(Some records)
-- Begin --
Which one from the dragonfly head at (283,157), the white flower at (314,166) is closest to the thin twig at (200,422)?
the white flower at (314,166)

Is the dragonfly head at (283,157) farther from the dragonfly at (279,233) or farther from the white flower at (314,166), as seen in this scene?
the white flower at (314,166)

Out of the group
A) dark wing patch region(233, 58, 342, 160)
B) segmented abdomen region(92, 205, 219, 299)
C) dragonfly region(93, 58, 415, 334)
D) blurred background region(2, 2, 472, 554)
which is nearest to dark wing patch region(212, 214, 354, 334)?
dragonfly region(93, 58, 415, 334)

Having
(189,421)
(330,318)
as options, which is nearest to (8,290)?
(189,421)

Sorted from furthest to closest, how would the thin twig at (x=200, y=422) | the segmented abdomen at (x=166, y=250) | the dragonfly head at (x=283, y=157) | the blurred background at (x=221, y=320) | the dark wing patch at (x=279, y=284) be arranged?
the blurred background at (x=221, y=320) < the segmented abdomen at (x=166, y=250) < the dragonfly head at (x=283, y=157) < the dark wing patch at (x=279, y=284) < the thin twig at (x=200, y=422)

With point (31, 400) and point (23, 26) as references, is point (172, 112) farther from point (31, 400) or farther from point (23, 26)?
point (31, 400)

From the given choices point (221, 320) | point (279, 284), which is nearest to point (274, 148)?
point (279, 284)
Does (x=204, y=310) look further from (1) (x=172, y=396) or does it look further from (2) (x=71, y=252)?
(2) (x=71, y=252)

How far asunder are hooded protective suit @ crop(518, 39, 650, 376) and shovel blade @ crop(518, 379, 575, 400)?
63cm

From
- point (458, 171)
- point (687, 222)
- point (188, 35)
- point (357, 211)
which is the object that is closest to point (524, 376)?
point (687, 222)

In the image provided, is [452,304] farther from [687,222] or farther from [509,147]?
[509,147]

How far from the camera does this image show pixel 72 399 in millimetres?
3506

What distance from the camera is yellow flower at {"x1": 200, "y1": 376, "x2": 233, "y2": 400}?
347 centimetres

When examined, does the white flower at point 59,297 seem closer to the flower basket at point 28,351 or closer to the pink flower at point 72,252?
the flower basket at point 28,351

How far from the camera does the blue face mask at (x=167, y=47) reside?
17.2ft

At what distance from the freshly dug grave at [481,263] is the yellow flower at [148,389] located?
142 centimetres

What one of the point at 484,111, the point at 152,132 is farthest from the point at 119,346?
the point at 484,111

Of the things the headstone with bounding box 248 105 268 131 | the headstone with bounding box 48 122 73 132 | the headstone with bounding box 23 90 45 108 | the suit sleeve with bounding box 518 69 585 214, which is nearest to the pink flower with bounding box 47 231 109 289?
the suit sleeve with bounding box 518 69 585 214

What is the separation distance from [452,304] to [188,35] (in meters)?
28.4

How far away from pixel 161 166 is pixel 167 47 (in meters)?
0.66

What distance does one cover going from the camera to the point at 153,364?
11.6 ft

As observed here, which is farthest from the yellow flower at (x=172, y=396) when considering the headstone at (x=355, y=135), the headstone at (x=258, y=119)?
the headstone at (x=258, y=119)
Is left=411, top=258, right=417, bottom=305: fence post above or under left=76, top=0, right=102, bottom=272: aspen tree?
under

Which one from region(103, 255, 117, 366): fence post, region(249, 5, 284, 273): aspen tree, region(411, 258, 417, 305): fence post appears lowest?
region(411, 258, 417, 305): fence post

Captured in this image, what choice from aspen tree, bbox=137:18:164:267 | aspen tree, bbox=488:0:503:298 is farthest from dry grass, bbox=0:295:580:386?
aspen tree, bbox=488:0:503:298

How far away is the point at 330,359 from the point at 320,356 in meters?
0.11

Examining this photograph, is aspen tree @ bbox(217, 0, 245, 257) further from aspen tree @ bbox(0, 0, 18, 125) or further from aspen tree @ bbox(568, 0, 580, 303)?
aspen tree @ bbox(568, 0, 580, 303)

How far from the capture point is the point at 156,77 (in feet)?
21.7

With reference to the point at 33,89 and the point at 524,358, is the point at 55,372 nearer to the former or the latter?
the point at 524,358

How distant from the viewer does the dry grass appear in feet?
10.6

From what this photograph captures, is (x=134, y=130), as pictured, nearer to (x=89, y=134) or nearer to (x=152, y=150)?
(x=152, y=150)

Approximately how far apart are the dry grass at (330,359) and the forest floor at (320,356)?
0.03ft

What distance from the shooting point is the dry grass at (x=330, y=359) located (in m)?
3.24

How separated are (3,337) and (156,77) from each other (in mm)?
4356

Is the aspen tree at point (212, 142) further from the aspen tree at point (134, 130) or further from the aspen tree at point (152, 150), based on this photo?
-- End --
Set problem:
Exactly reproduce every line of the data above.

Exercise result:
Which one from the dragonfly head at (283,157), the white flower at (314,166) is closest to the thin twig at (200,422)?
the white flower at (314,166)

Is the dragonfly head at (283,157) farther from the dragonfly at (279,233) or farther from the white flower at (314,166), as seen in this scene?
the white flower at (314,166)

Out of the group
A) dark wing patch region(233, 58, 342, 160)
B) segmented abdomen region(92, 205, 219, 299)
C) dragonfly region(93, 58, 415, 334)
D) blurred background region(2, 2, 472, 554)
which is nearest to dark wing patch region(212, 214, 354, 334)?
dragonfly region(93, 58, 415, 334)

Having
(189,421)
(330,318)
as options, which is nearest to (8,290)?
(189,421)

Sorted from furthest to closest, how would the thin twig at (x=200, y=422) | the segmented abdomen at (x=166, y=250) | the dragonfly head at (x=283, y=157) | the blurred background at (x=221, y=320) | the dark wing patch at (x=279, y=284) be arranged?
the blurred background at (x=221, y=320) < the segmented abdomen at (x=166, y=250) < the dragonfly head at (x=283, y=157) < the dark wing patch at (x=279, y=284) < the thin twig at (x=200, y=422)

With point (31, 400) and point (23, 26) as references, is point (172, 112) farther from point (31, 400) or farther from point (23, 26)?
point (31, 400)

From the given choices point (221, 320) | point (279, 284), which is nearest to point (274, 148)?
point (279, 284)
Does (x=204, y=310) look further from (1) (x=172, y=396) or does it look further from (2) (x=71, y=252)?
(2) (x=71, y=252)

How far asunder are hooded protective suit @ crop(518, 39, 650, 376) and shovel blade @ crop(518, 379, 575, 400)?
63cm

From
- point (458, 171)
- point (687, 222)
- point (188, 35)
- point (357, 211)
which is the object that is closest to point (524, 376)?
point (687, 222)

In the image provided, is [452,304] farther from [687,222] or farther from [509,147]?
[509,147]

How far from the camera does this image show pixel 72 399 in millimetres?
3506

What distance from the camera is yellow flower at {"x1": 200, "y1": 376, "x2": 233, "y2": 400}?
347 centimetres

When examined, does the white flower at point 59,297 seem closer to the flower basket at point 28,351 or closer to the pink flower at point 72,252?
the flower basket at point 28,351

How far from the camera does the blue face mask at (x=167, y=47) reside?
17.2ft

At what distance from the freshly dug grave at [481,263] is the yellow flower at [148,389] located?
142 centimetres

What one of the point at 484,111, the point at 152,132 is farthest from the point at 119,346?
the point at 484,111

Of the things the headstone with bounding box 248 105 268 131 | the headstone with bounding box 48 122 73 132 | the headstone with bounding box 23 90 45 108 | the suit sleeve with bounding box 518 69 585 214, which is nearest to the pink flower with bounding box 47 231 109 289?
the suit sleeve with bounding box 518 69 585 214

What is the separation distance from [452,304] to [188,35] (in meters)?
28.4

How far away from pixel 161 166 is pixel 167 47 (in meters)?
0.66

What distance does one cover going from the camera to the point at 153,364?
11.6 ft

As observed here, which is farthest from the yellow flower at (x=172, y=396) when considering the headstone at (x=355, y=135), the headstone at (x=258, y=119)?
the headstone at (x=258, y=119)
Is left=411, top=258, right=417, bottom=305: fence post above or under left=76, top=0, right=102, bottom=272: aspen tree?
under

Which one from region(103, 255, 117, 366): fence post, region(249, 5, 284, 273): aspen tree, region(411, 258, 417, 305): fence post appears lowest?
region(411, 258, 417, 305): fence post

Captured in this image, what choice from aspen tree, bbox=137:18:164:267 | aspen tree, bbox=488:0:503:298 is farthest from dry grass, bbox=0:295:580:386?
aspen tree, bbox=488:0:503:298

How far away is the point at 330,359 from the point at 320,356 in meters?
0.11

Examining this photograph, is aspen tree @ bbox(217, 0, 245, 257) further from aspen tree @ bbox(0, 0, 18, 125) or further from aspen tree @ bbox(568, 0, 580, 303)?
aspen tree @ bbox(568, 0, 580, 303)

How far from the capture point is the point at 156,77 (in feet)?
21.7

With reference to the point at 33,89 and the point at 524,358, is the point at 55,372 nearer to the former or the latter?
the point at 524,358

How distant from the viewer does the dry grass appear in feet?
10.6

From what this photograph captures, is (x=134, y=130), as pictured, nearer to (x=89, y=134) or nearer to (x=152, y=150)?
(x=152, y=150)

Approximately how far apart are the dry grass at (330,359) and the forest floor at (320,356)?
0.03ft

What distance from the shooting point is the dry grass at (x=330, y=359) located (in m)?
3.24

How separated are (3,337) and (156,77) from each other (in mm)?
4356

Is the aspen tree at point (212, 142) further from the aspen tree at point (134, 130) or further from the aspen tree at point (152, 150), based on this photo?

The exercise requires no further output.